| TASK DIRECTIONS |
Reproduce word for word the stretch of items from the first one through the one containing "Cảm biến cửa", leaving the pictures out of your answer.

(Caption-style text data)
--------
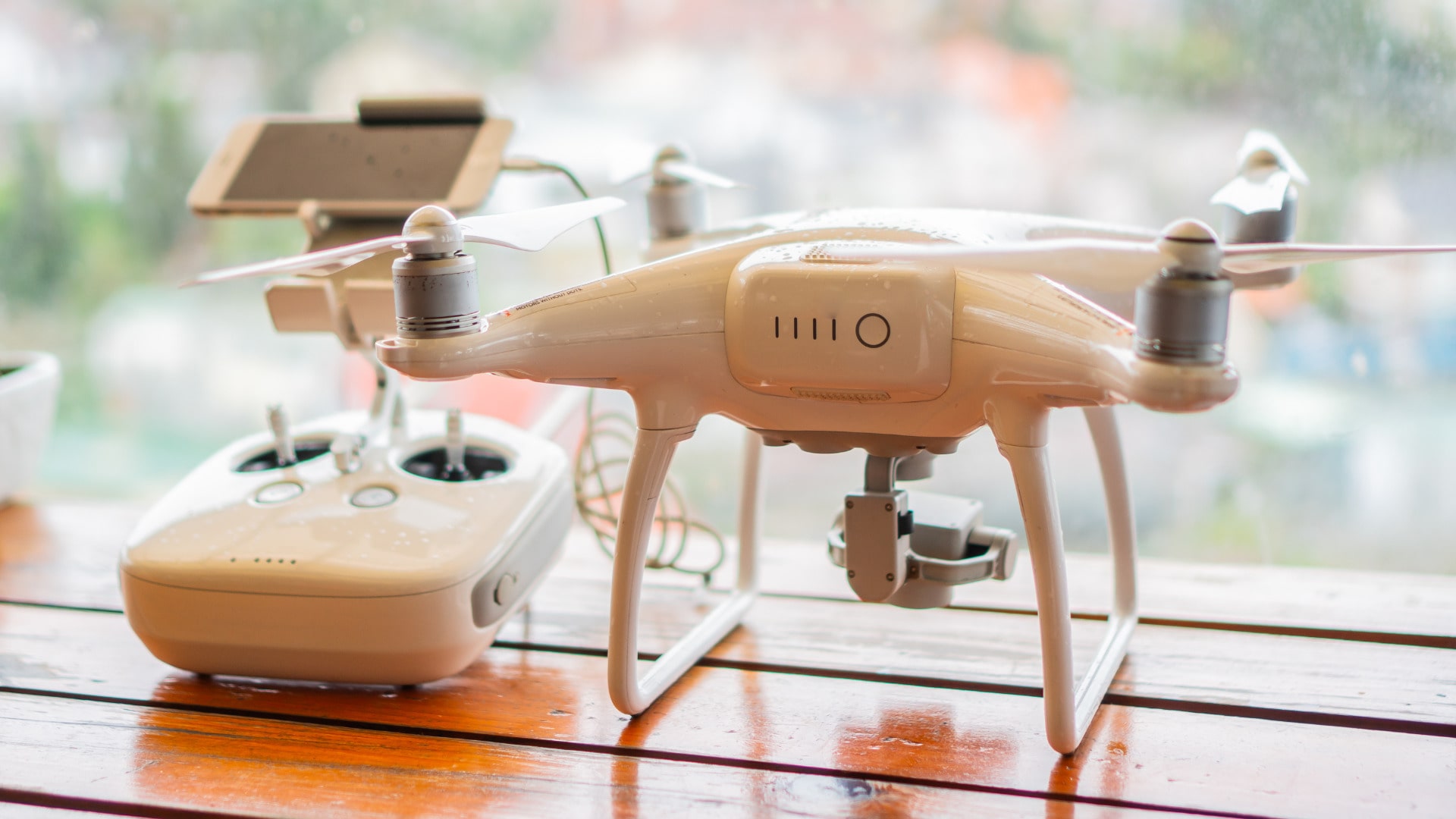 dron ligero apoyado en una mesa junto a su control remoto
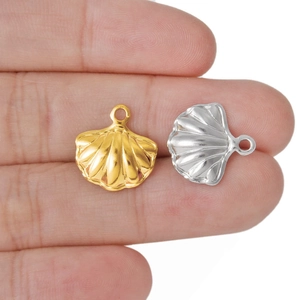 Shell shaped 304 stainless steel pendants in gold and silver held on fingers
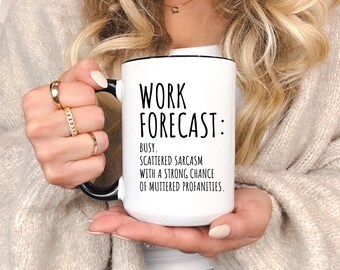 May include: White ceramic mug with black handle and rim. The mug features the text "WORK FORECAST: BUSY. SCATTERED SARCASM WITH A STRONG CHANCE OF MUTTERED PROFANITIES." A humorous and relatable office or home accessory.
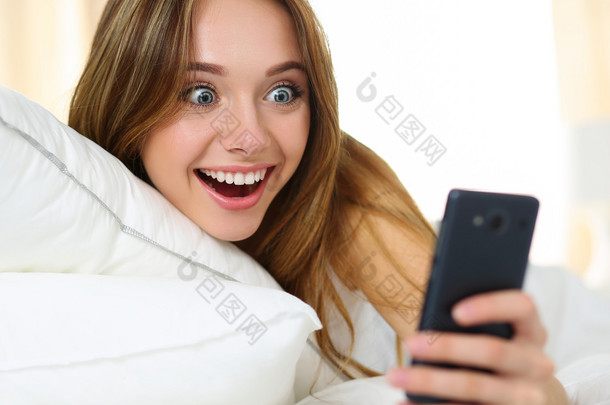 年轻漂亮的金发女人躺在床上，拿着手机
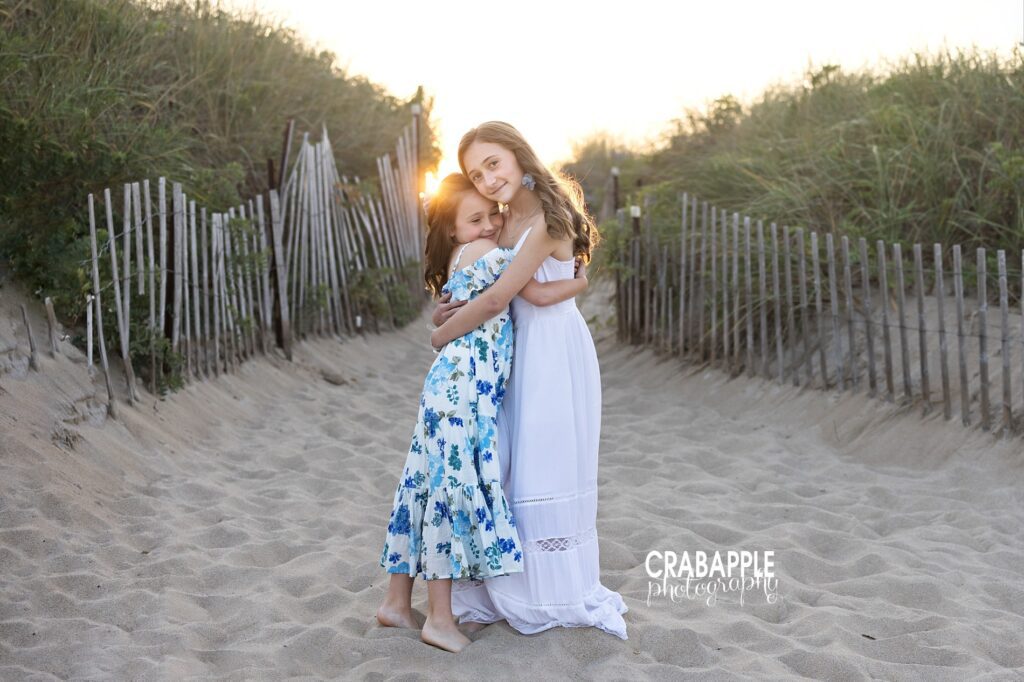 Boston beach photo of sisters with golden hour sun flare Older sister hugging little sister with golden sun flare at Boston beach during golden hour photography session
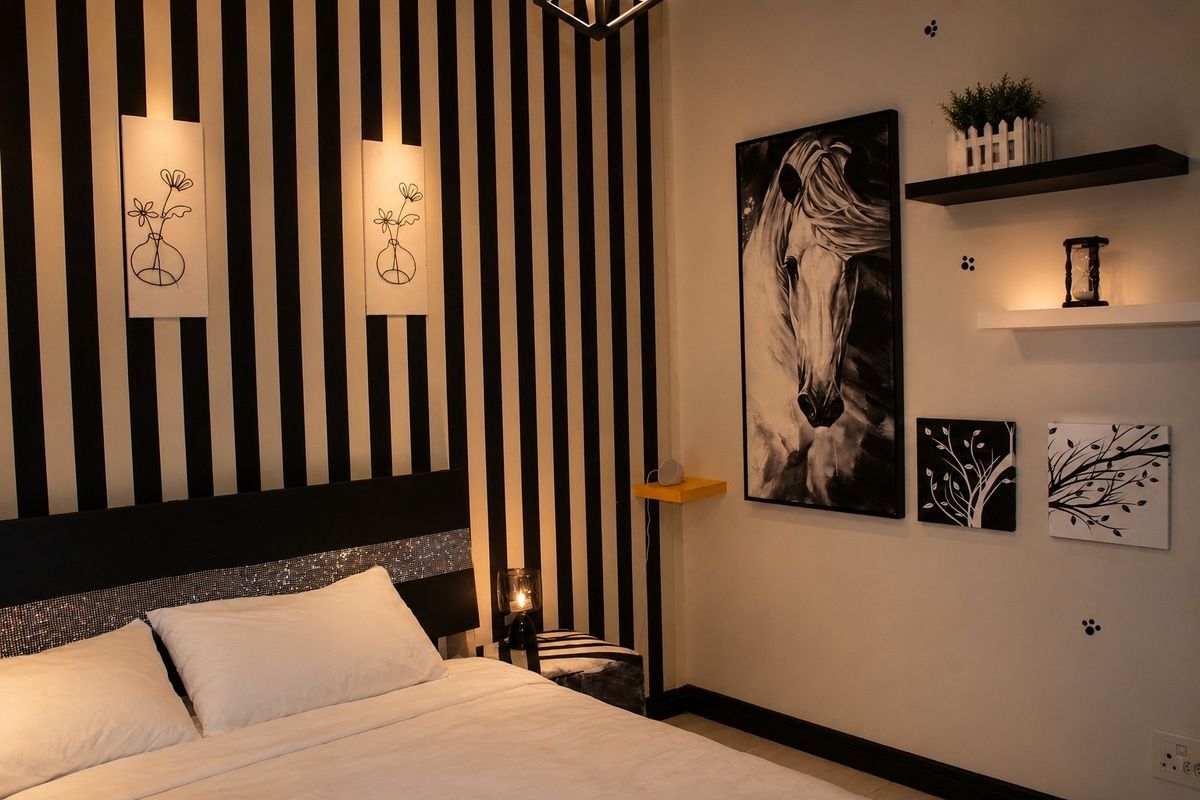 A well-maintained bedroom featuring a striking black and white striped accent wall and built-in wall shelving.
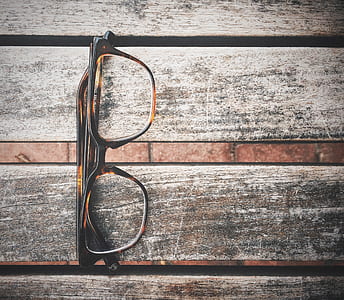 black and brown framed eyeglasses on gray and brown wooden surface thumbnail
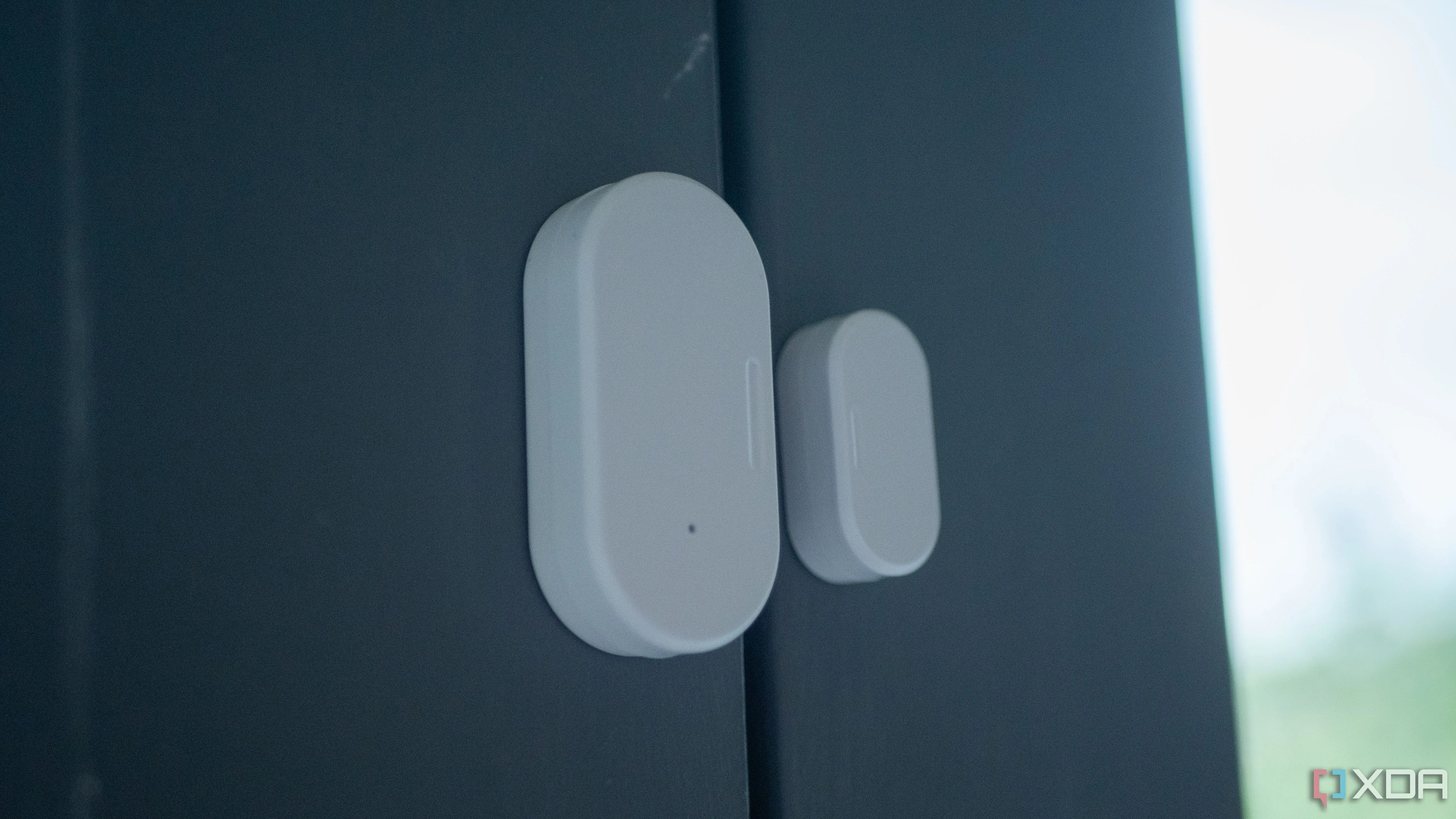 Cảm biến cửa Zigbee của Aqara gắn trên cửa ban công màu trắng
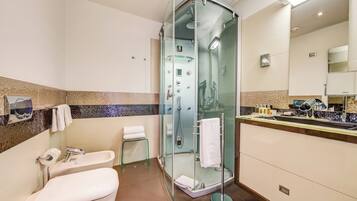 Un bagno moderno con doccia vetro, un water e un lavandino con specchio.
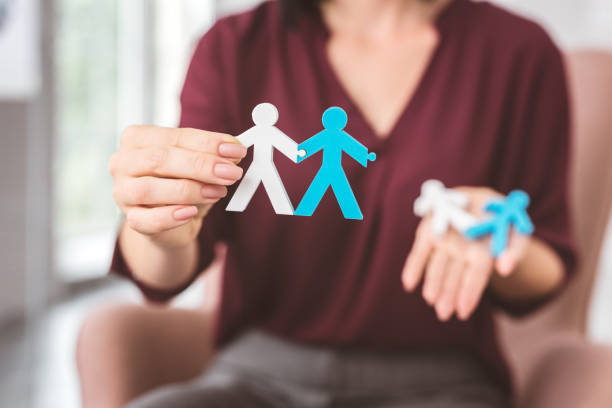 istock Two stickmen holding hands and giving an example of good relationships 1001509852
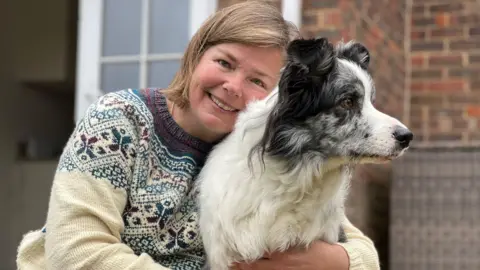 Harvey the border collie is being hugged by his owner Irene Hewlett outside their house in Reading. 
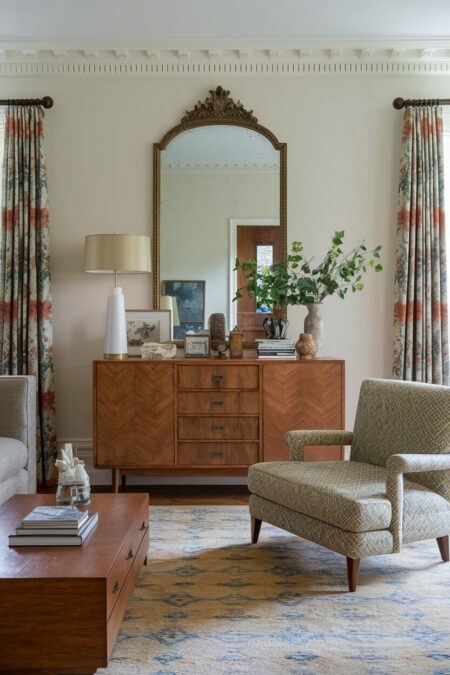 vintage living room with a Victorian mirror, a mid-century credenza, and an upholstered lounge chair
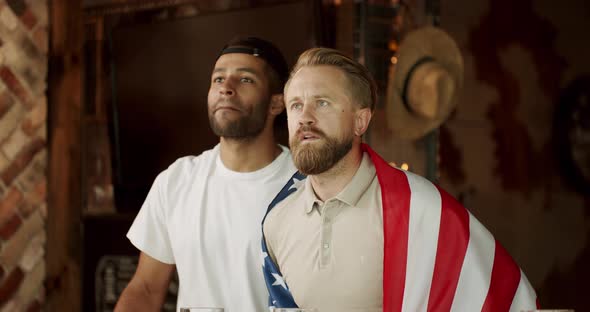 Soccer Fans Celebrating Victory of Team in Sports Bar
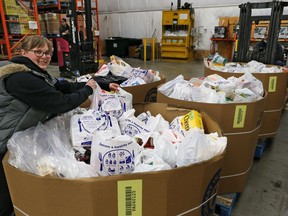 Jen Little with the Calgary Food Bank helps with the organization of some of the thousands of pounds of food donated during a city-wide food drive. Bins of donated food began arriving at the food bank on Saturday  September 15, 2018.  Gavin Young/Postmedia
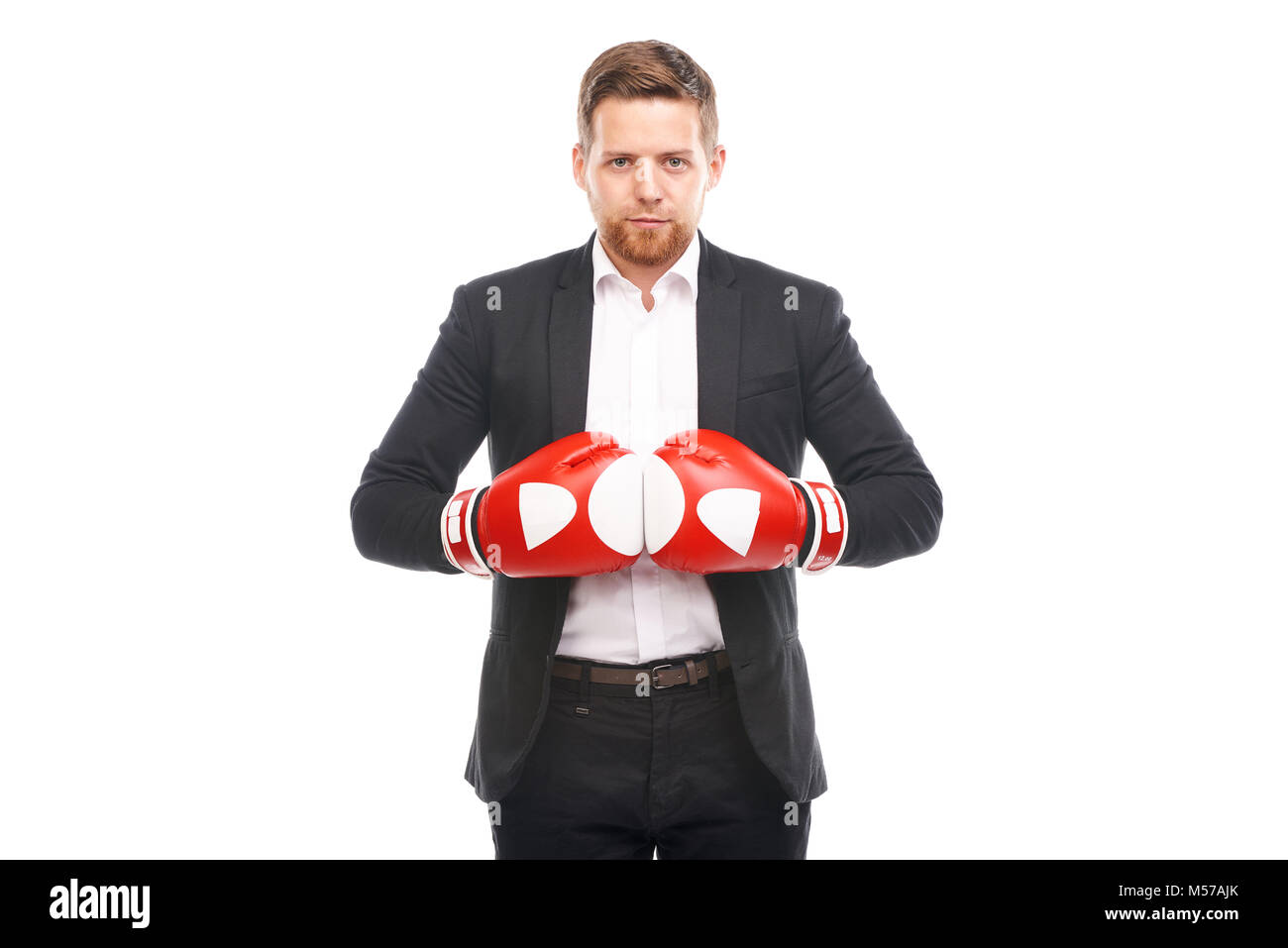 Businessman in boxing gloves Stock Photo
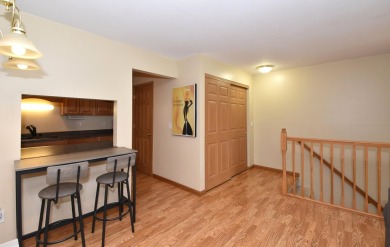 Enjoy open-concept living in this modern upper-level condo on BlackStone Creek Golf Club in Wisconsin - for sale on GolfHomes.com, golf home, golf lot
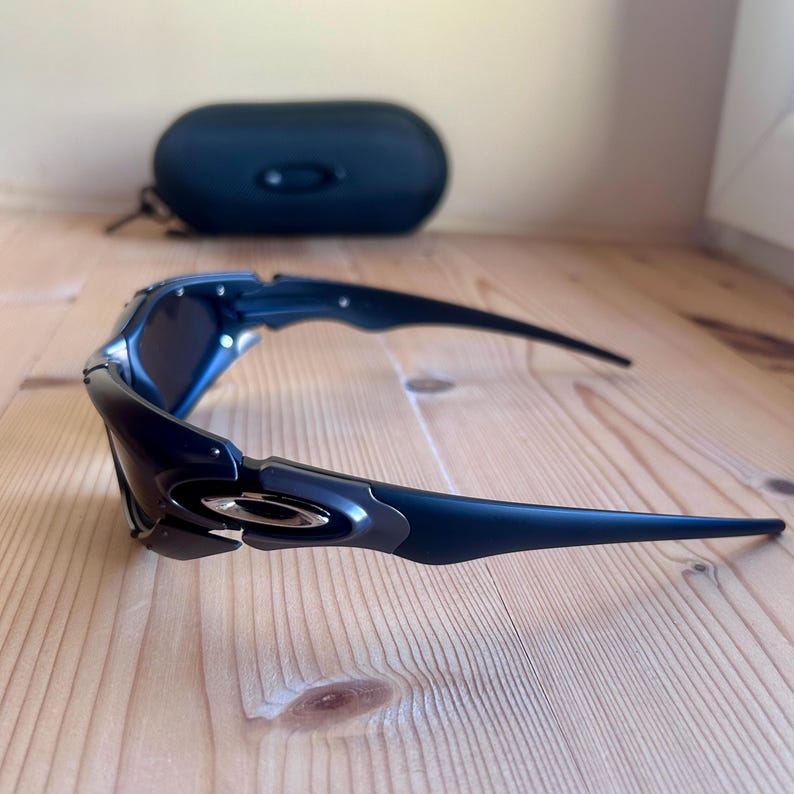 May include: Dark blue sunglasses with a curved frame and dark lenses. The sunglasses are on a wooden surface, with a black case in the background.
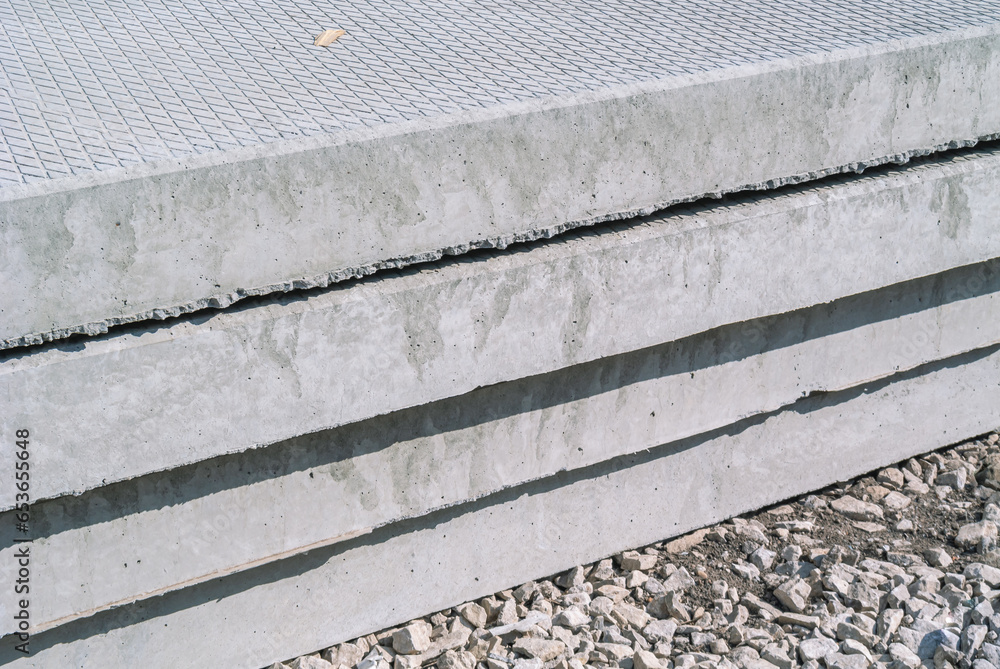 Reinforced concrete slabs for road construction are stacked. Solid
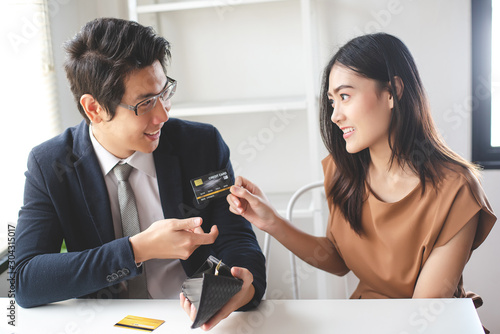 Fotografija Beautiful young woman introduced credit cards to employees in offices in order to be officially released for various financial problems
--------
| EXERCISE RESPONSE |
 dron ligero apoyado en una mesa junto a su control remoto
 Shell shaped 304 stainless steel pendants in gold and silver held on fingers
 May include: White ceramic mug with black handle and rim. The mug features the text "WORK FORECAST: BUSY. SCATTERED SARCASM WITH A STRONG CHANCE OF MUTTERED PROFANITIES." A humorous and relatable office or home accessory.
 年轻漂亮的金发女人躺在床上，拿着手机
 Boston beach photo of sisters with golden hour sun flare Older sister hugging little sister with golden sun flare at Boston beach during golden hour photography session
 A well-maintained bedroom featuring a striking black and white striped accent wall and built-in wall shelving.
 black and brown framed eyeglasses on gray and brown wooden surface thumbnail
 Cảm biến cửa Zigbee của Aqara gắn trên cửa ban công màu trắng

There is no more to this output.